Bulletin of the Global Volcanism Network, vol. 37, no. 12 (December 2012)
Managing Editor: Richard Wunderman.

Pagan (United States) Ash, gas, and thermal emissions during 2011-2012

Please cite this report as:

Global Volcanism Program, 2012. Report on Pagan (United States). In: Wunderman, R. (ed.), Bulletin of the Global Volcanism Network, 37:12. Smithsonian Institution. https://doi.org/10.5479/si.GVP.BGVN201212-284170.

Volcano Profile |  Complete Bulletin


Pagan

United States

18.13°N, 145.8°E; summit elev. 570 m

All times are local (unless otherwise noted)
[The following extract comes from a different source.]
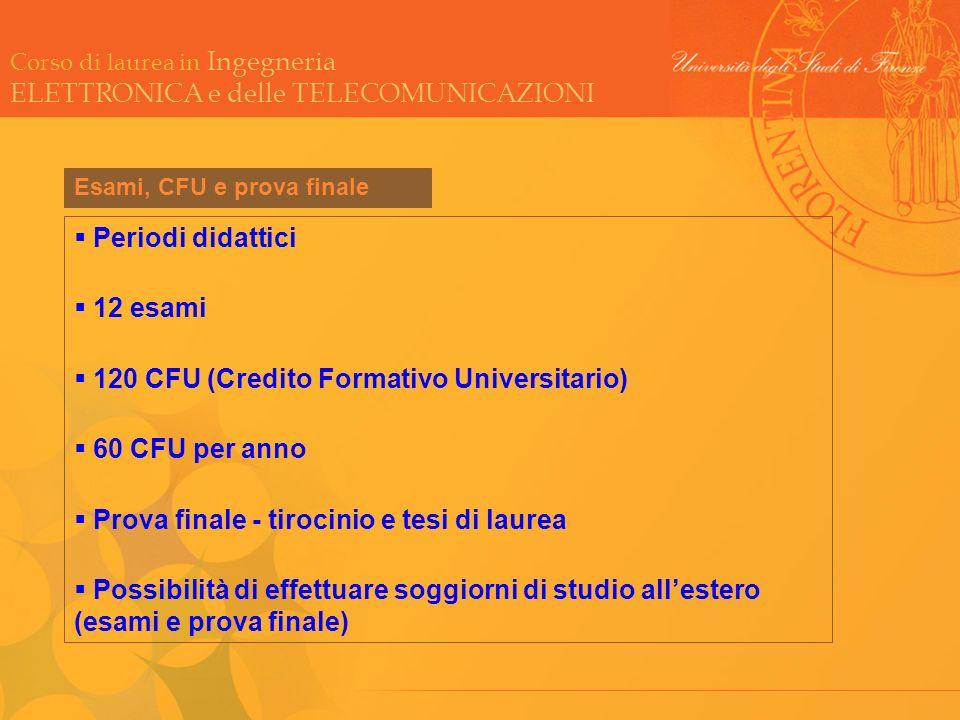 120 CFU (Credito Formativo Universitario) 60 CFU per anno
Our last report described gas-and-steam plumes in October and November 2010 that rose from Pagan's active cone located on the N side of the island (BGVN 35:12). After that, the Volcanic Alert Level and Aviation Color Code were reduced from Advisory (Yellow) to Unassigned on 22 February 2011. The Alert was raised again to Advisory ("Volcano is exhibiting signs of elevated unrest above known background level") on 23 April 2011 where it remained level through the end of 2012.
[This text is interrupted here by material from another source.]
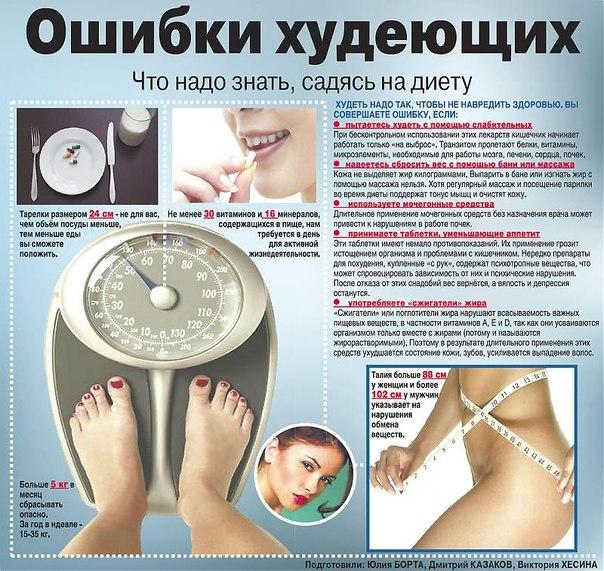 Новые Методики Для Похудения.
In this report, we tabulate and briefly comment on advisories from the Washington Volcanic Ash Advisory Center (VAAC) that reported Pagan's gas emissions, occasional ash plumes, and thermal anomalies. Reports of activity were also contributed by observers from other islands and a passing research vessel. We also share the results from the ash transport and dispersion model, PUFF, for the 30 January 2012 ash emission. MODVOLC thermal alerts were triggered several times during this reporting period, mainly in late 2012. Clear images from satellites and the International Space Station are also included in this report.

The primary methods of monitoring Pagan are satellite remote sensing and visual observations from the Emergency Management office (based in Saipan), local residents of the islands, and mariners. Pagan lacks ground-based geophysical instrumentation dedicated to volcano monitoring. During this reporting period, the closest operating seismometers were located over 155 km away on the islands of Sarigan, Anatahan, Rota, and Saipan (figure 11).
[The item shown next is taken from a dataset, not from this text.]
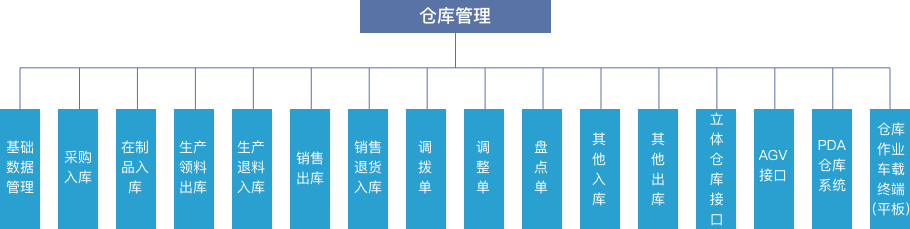 MES系统软件仓库管理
Figure (see Caption) Figure 11. Pagan is one of the 15 volcanic islands within the Commonwealth of the Northern Marianas Islands. This region of the volcanic arc (Mariana Arc) is the N half of a ridge which extends about 2-4 km above the ocean floor; to the E of the arc lies the Mariana Trench where depths reach greater than 6 km (Trusdell and others, 2006). This map also labels the five submarine features Esmeralda Bank, NW Rota, and the seamounts (SMT) Tracey, Taga, and Ruby. Courtesy of Trusdell and others (2006) and Google Earth (Terra Metrics Image IBCAO, 2013; Cnes/Spot Image, 2013).

2011 activity. With the exception of a diffuse steam-and-gas plume observed on 24 January 2011, no unusual activity at Pagan volcano had been detected in satellite imagery during January-March.

On 23 April, a Northern Mariana Islands status report noted that a NOAA research vessel in the vicinity of Pagan reported incandescence at the summit of the volcano at night. Satellite image observations were obscured by clouds during that time.

Between 27 June and 1 September, the Washington VAAC reported that emissions were visible from Pagan (table 3). Gas and possible ash were noted based on satellite imagery from MTSAT (Multifunctional Transport Satellites), meteorological centers, and Global Forecast System (GFS) Winds. GFS is a model developed by NOAA's National Centers for Environmental Prediction. Ash emissions appeared in satellite imagery on 1 September during an event that produced a plume that rose 2.4 km above sea level (a.s.l.). That day, the Saipan Emergency Management Center also reported that gases and ash were visible.

Figure (see Caption) Table 3. Summit activity from Pagan included ash plumes during 27 June 2011-2 December 2012 as reported by the Washington VAAC and hotspot notifications from MODVOLC. The VAAC frequently incorporated data from several sources as noted in the "Reporting Source" column. Note that "Altitude" values are approximate from the flight levels provided in the original online reports. Courtesy of the Washington VAAC and Hawai`i Institute of Geophysics and Planetology (HIGP) Thermal Alerts System.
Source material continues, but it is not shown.